• [Problema proposto 1]: Indique todas as linhas da listagem que contêm a palavra "positioned", copiando cada uma delas.

• [Secção do documento]:
• • •
Também na música a modernidade
Na sala Jazz Band analisa-se a receção do jazz nos meios nacionais, nomeadamente o fascínio por Josephine Baker, e de que forma a relação com a descoberta da nova música se fez acompanhar pela exotização e mesmo fetichização dos corpos negros.
Mariana Pinto dos Santos explica como a palavra é “problemática, porque tem implícita uma hierarquia que devemos sublinhar. Mas, ao mesmo tempo, foi definidora e operativa durante quase todo o século XX. A palavra primitivo está lá, nos finais do século XIX, no século XX e até perto de nós, no sentido de estar associada a primevo. Ora com um carácter positivo, ora com um sentido pejorativo ou negativo, mas nunca deixa de estar lá.3”
É deste modo paradoxal que se dá a a ligação entre o primitivismo e os modernismos. Daí a palavra Problemas no título da exposição. As ligações, aqui essencialmente estabelecidas através da cultura visual, chamadas pelas curadoras de curto-circuitos, em múltiplas camadas, não são unívocas. Tal como os próprios modernismos nas artes, são contaminadas pela crença no progresso e no novo, dominante na Europa, EUA e suas esferas de influência nas primeiras décadas do séc. XX reagiando, ao mesmo tempo, às mudanças que a industrialização acelerada produzia na vida moderna. O interesse pelo primitivismo e suas manifestações artísticas pode ler-se também, de um certo modo, como reação — em negação ou em substituição — à aceleração que os imparáveis desenvolvimentos tecnológicos produziram na transformação profunda da vida nas sociedades ocidentais. Um olhar orientado para algo considerado não contaminado pelo progresso técnico, prenhe da ingenuidade original.
• • •
• [Problema proposto 2]: Diga se cada afirmação concorda com a secção do documento, respondendo sim ou não e citando as palavras decisivas da secção: (a) Na sala Jazz Band estuda-se a receção do jazz nos meios nacionais. (b) Segundo Mariana Pinto dos Santos, a palavra primitivo deixou de ser usada no início do século XX. (c) As curadoras dão às ligações o nome de curto-circuitos.

• [Listagem fornecida]:
• • •
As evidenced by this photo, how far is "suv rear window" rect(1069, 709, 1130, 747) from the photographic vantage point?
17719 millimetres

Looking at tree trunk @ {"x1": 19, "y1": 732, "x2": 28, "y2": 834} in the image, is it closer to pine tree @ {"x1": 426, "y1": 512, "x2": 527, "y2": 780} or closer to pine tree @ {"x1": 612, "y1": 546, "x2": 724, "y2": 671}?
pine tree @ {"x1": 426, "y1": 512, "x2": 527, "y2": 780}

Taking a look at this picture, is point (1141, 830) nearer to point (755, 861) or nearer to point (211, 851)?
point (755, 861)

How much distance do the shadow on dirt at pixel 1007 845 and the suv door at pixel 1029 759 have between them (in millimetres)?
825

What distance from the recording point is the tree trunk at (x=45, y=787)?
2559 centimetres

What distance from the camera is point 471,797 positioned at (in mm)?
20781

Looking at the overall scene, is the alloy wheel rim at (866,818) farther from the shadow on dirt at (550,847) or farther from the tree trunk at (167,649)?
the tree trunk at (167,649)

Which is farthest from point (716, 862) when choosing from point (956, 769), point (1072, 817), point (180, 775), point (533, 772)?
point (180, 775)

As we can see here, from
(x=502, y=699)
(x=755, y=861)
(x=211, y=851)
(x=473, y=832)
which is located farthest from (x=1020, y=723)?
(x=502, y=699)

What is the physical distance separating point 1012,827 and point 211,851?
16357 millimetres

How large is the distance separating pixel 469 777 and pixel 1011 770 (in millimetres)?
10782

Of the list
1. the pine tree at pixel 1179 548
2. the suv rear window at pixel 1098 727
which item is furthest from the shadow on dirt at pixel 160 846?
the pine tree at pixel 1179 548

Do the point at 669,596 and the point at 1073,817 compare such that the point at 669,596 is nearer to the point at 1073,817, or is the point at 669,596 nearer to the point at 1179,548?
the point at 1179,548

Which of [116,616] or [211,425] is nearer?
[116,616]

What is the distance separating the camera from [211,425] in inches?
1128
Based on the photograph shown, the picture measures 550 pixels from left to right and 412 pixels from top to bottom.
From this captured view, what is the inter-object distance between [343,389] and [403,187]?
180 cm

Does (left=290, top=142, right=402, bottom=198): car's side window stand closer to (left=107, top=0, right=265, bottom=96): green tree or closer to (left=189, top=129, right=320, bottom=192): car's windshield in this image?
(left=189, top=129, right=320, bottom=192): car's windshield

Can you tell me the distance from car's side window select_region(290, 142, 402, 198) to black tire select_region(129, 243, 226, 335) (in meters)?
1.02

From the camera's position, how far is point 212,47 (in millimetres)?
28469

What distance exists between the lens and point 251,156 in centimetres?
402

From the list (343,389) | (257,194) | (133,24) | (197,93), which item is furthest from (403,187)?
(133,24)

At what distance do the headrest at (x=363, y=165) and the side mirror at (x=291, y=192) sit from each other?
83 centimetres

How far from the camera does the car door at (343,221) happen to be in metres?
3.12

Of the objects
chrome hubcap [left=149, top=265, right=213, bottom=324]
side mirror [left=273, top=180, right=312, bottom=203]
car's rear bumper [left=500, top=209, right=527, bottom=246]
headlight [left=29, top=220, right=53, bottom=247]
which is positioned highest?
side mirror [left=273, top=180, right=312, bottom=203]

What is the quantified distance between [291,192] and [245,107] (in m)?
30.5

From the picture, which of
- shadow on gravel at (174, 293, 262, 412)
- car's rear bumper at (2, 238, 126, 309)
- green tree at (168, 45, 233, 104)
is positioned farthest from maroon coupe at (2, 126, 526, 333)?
• • •
• [Resposta esperada 1]:
What distance from the camera is point 471,797 positioned at (in mm)?
which is positioned highest?
is positioned farthest from maroon coupe at (2, 126, 526, 333)?

• [Resposta esperada 2]:
(a) Sim: "Na sala Jazz Band analisa-se a receção do jazz nos meios nacionais".
(b) Não: "foi definidora e operativa durante quase todo o século XX".
(c) Sim: "chamadas pelas curadoras de curto-circuitos".